Objective: Write out the data word for word, starting at the line that contains "Of the choices" and ending at the end of the data.

[Spatial question data]
────────────────────

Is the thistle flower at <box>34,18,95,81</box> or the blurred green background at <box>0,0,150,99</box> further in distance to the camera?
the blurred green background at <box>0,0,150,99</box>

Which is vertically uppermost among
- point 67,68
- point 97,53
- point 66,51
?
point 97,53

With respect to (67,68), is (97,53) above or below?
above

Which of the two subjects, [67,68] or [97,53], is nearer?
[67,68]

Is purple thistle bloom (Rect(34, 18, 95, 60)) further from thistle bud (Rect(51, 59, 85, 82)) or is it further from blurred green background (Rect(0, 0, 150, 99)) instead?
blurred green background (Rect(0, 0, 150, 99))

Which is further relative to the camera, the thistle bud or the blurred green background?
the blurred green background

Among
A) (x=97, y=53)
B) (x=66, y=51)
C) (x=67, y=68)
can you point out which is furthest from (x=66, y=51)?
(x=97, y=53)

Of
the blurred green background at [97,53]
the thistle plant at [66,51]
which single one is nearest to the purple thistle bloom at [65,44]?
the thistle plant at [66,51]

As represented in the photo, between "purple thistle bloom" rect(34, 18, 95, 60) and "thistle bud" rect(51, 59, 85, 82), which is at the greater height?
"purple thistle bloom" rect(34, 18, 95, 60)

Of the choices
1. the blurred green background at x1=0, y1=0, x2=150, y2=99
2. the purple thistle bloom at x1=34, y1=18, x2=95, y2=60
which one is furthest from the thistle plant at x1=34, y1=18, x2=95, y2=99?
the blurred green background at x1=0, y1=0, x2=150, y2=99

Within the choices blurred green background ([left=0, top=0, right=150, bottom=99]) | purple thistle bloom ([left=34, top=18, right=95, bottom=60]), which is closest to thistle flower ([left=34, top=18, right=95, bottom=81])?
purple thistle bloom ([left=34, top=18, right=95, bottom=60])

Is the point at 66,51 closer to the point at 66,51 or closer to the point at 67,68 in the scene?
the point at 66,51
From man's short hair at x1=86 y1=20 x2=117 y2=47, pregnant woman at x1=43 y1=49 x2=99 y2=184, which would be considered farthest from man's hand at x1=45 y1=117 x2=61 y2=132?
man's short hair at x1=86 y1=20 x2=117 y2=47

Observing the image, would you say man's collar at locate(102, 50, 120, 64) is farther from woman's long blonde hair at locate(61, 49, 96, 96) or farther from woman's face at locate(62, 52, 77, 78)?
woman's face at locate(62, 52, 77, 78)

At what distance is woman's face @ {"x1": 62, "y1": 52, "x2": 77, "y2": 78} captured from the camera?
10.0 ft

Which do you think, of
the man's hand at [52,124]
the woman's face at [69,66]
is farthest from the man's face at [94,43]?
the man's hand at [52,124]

────────────────────

Finished answer:
Of the choices
1. the blurred green background at x1=0, y1=0, x2=150, y2=99
2. the purple thistle bloom at x1=34, y1=18, x2=95, y2=60
which one is furthest from the thistle plant at x1=34, y1=18, x2=95, y2=99?
the blurred green background at x1=0, y1=0, x2=150, y2=99

Within the choices blurred green background ([left=0, top=0, right=150, bottom=99]) | purple thistle bloom ([left=34, top=18, right=95, bottom=60]), which is closest to thistle flower ([left=34, top=18, right=95, bottom=81])?
purple thistle bloom ([left=34, top=18, right=95, bottom=60])

Is the point at 66,51 closer to the point at 66,51 or closer to the point at 67,68 in the scene?
the point at 66,51
From man's short hair at x1=86 y1=20 x2=117 y2=47, pregnant woman at x1=43 y1=49 x2=99 y2=184, which would be considered farthest from man's hand at x1=45 y1=117 x2=61 y2=132?
man's short hair at x1=86 y1=20 x2=117 y2=47

Observing the image, would you say man's collar at locate(102, 50, 120, 64) is farther from woman's long blonde hair at locate(61, 49, 96, 96) or farther from woman's face at locate(62, 52, 77, 78)?
woman's face at locate(62, 52, 77, 78)

At what distance is woman's face @ {"x1": 62, "y1": 52, "x2": 77, "y2": 78} captured from the camera?
10.0 ft

Which do you think, of
the man's hand at [52,124]
the woman's face at [69,66]
is farthest from the man's face at [94,43]?
the man's hand at [52,124]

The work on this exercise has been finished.